What has made America the economic wonder of the world is not what government has done for people, but what people have done for themselves. That is why, while some politicians are calling for redistribution of income--seeking to reward those who do not work more than those who do--this Administration has stood with the new American majority. We know that it was the sacrifice and efforts of hard-working people that built America. We oppose those who would discourage work and reward idleness.
America is a land of opportunity, not a land of handouts. Each of us deserves a fair chance to get ahead. But none of us has the right to expect a free ride--to remain idle, to take advantage of other men's labor.
Each of these basic points I have mentioned has played a part in creating the new American majority. Each of them reminds us that there is more that binds us together as a people than there is separating us.
My greatest hope for the coming elections is that we emerge from them a stronger, not a weaker, people--that when we look back at the 1972 elections we can point to them as a mandate for peace, for progress, and, above all, unity for Americans.
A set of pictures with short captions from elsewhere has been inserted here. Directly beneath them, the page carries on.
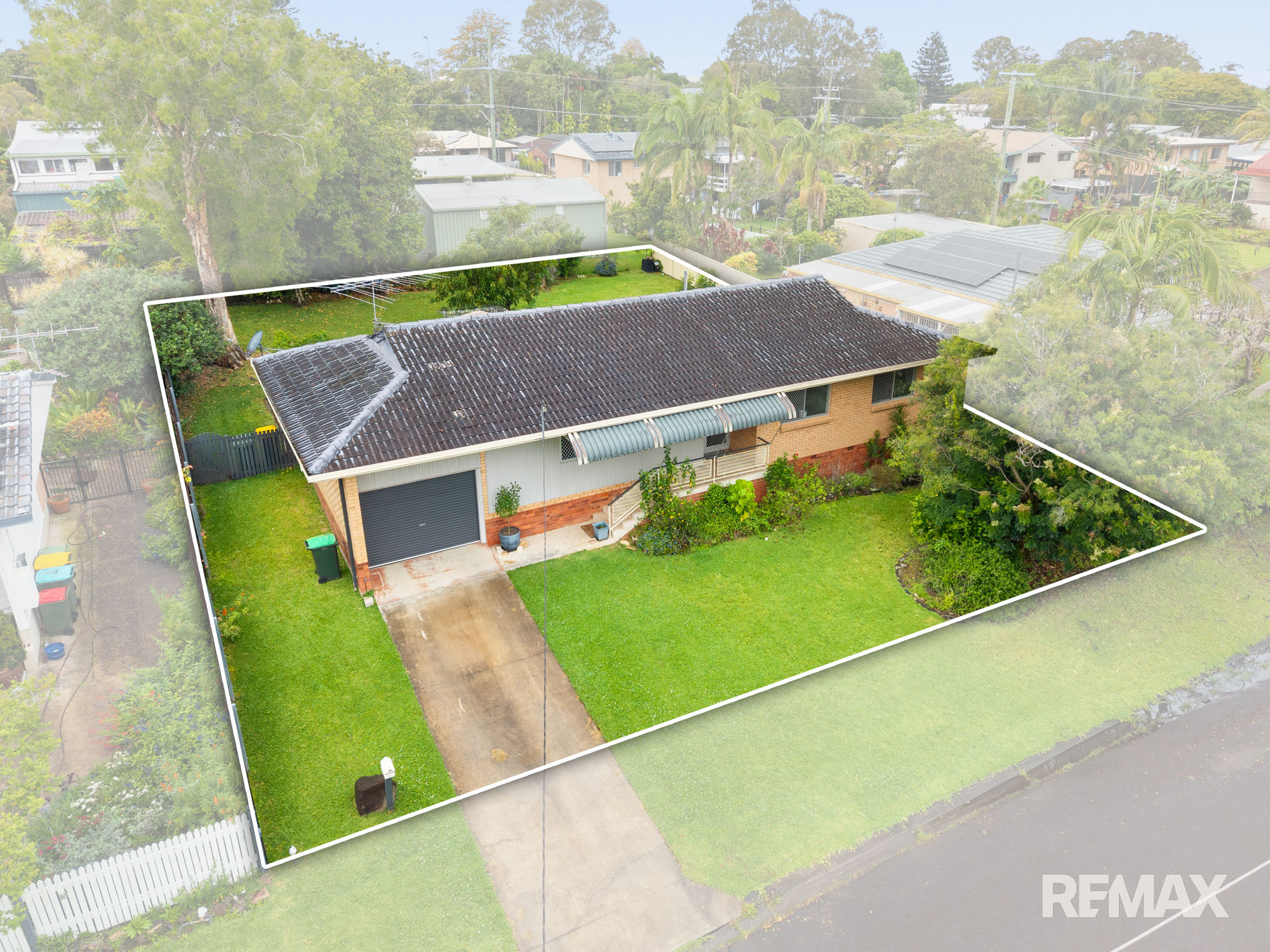 A GENEROUS 703SQM BLOCK IN A QUIET NAMBOUR HEIGHTS CUL-DE-SAC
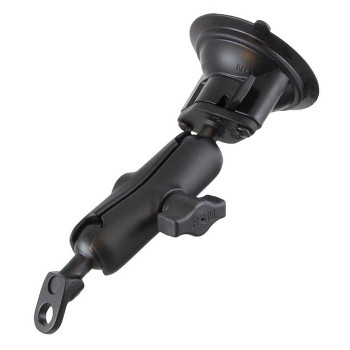 RAM Mounts RAM-B-166-272U UNPK RAM SUCTION MOUNT & RAM-B-166-272U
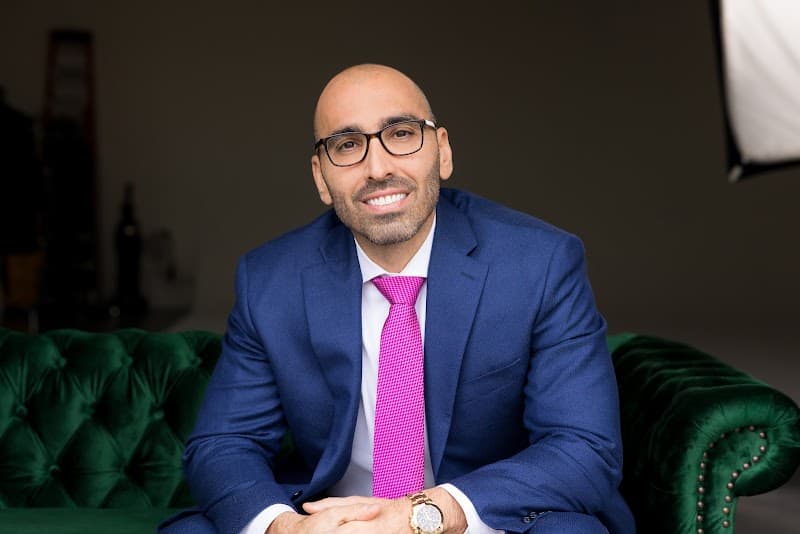 Chris Movafagh, ESQ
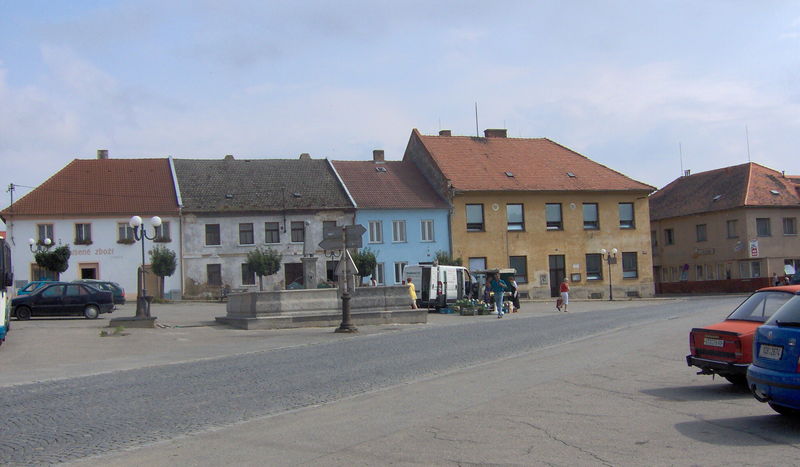 Soubor:Bavorov-square1.jpg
"This flag which we honor and under which we serve," said Woodrow Wilson, "is the emblem of the unity of our power, our thought and purpose as a nation. It has no other character than that which we give it from generation to generation. The choices are ours."
Once again this November, the choice is ours. And I urge each of you whether you are a Democrat, a Republican, or an independent--to become a part of the new American majority, to help us keep on building a strong America, a just America--One America embodying the hopes and faith of all Americans.
Thank you, and good morning.
Note: The President spoke at 10:30 a.m. from the Library at the White House. The address was broadcast live on nationwide radio. Time for the broadcast was purchased by the Committee for the Re-Election of the President.
The President spoke from a prepared text. An advance text of his address was released on the same day.